Phase 6 — Consolidation

  • [ ] Promote the common IBM library; share cut-cell machinery between Eulerian solvers.
  • [ ] Cross-code verification harness (same SDF geometry through CFD + packing + voronoi).
  • [ ] Unified Python packaging + CI templates across all repos; migrate stragglers to shared conventions; reconcile remaining divergences (namespaces, C++ standard, dep management).

Phase 7 — Dynamic load balancing (cross-cutting infra) — DONE

Both consumers create non-uniform work that the equal-cell-count ORB does not balance: AMR dynamically refines (a feature refined into one block leaves that rank heavier — see docs/AMR.md, distributedAdapt), and dem packs particles densely (particle counts per block drift far apart). The fix is the same primitive for both, so it lives in core.

  • [x] Weighted ORBpeclet::core::decomp::BlockDecomposer::init(numBlocks, globalSize, weights). The split position is chosen on the integer cell boundary whose cumulative weight along the largest axis is closest to the sub-block's target fraction, balancing total weight per block instead of cell count. Factored through a shared splitPosition() helper so the unweighted init() is byte-identical and equal weights reduce to it bit-for-bit. (test_decomposition.)
  • [x] AMR rebalancepeclet::core::amr::DistributedOctree::rebalance(fields). weight = octree leaf-count per global root cell (SUM-Allreduce) → weighted re-decompose → migrate leaves (global Morton code + level) and field columns to new owners over NBX → rebuild each rank's local octree (BlockOctree::assign)
  • swap in the new decomposition/block geometry.
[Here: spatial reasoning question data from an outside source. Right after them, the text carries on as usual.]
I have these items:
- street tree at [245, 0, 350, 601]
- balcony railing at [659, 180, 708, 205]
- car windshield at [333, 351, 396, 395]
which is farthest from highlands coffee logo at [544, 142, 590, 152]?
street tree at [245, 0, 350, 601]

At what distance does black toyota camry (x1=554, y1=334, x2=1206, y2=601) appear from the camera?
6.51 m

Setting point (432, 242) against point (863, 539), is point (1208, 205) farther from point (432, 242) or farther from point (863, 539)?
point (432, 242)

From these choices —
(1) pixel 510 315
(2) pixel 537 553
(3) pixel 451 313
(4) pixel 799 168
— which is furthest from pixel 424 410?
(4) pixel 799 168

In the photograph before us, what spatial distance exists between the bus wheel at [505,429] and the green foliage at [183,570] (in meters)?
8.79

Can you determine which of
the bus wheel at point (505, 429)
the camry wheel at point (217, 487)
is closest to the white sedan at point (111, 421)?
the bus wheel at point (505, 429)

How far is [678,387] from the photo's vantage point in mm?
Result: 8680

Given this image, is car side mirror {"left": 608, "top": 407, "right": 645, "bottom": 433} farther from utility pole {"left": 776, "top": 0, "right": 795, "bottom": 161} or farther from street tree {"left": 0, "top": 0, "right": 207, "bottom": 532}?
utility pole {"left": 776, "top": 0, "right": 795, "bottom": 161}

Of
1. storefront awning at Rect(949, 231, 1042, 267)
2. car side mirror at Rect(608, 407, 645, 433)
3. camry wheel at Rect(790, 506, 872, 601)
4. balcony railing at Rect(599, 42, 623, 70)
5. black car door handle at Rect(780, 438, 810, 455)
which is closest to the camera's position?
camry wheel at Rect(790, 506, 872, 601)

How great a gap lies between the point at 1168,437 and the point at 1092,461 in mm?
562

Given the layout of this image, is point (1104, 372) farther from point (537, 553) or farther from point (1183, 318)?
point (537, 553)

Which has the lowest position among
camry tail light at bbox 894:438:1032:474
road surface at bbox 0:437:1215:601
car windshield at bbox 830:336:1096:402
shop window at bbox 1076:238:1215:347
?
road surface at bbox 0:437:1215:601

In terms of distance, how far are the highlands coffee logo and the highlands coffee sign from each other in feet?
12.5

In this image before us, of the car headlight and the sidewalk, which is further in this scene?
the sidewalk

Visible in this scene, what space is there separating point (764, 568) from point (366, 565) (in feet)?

A pure migration of the same global mesh: exactly conservative, field bit-identical. (test_amr_distributed_rebalance_mpi, np=1,2,4,8: WORLD==SELF mesh
  • field, Σ V·f + leaf count conserved, max/mean imbalance drops.)
  • [x] Lagrangian rebalancepeclet::core::halo::rebalanceByParticleCount(dec, mig, pos, payload, …): bin particles onto the grid → weighted re-decompose in place → migrate with the existing peclet::core::halo::ParticleMigrator. The dem consumer (ParticleHalo::rebalance) packs the committed SoA, migrates ownership, and re-uploads; wired into demStepMpi via enable_mpi_step(rebalance_every=N) / the rebalance() binding. (test_particle_rebalance np=1,2,4,8; dem tests/kokkos_mpi/test_rebalance_mpi np=1,2,4 on OpenMP + CUDA/Blackwell.)
  • [x] Python: tpx_mpi.Migrator.rebalance() (core, mpi4py) and Sim.rebalance() / enable_mpi_step(rebalance_every=…) (dem) expose it; validated count-conserving with an imbalance drop.

Cross-cutting / ongoing

  • Keep morton as the spatial-index primitive; adopt its octree where hierarchical indexing helps. Integrated (2026-06-22): morton ships a portable Kokkos backend and is consumed through the Kokkos-MPI build by core (MortonIndexer) and voro (device tessellator Z-order grid ordering); raw CUDA in morton retired.
  • Each phase lands with tests + docs; no method depends on another method (dependencies point down).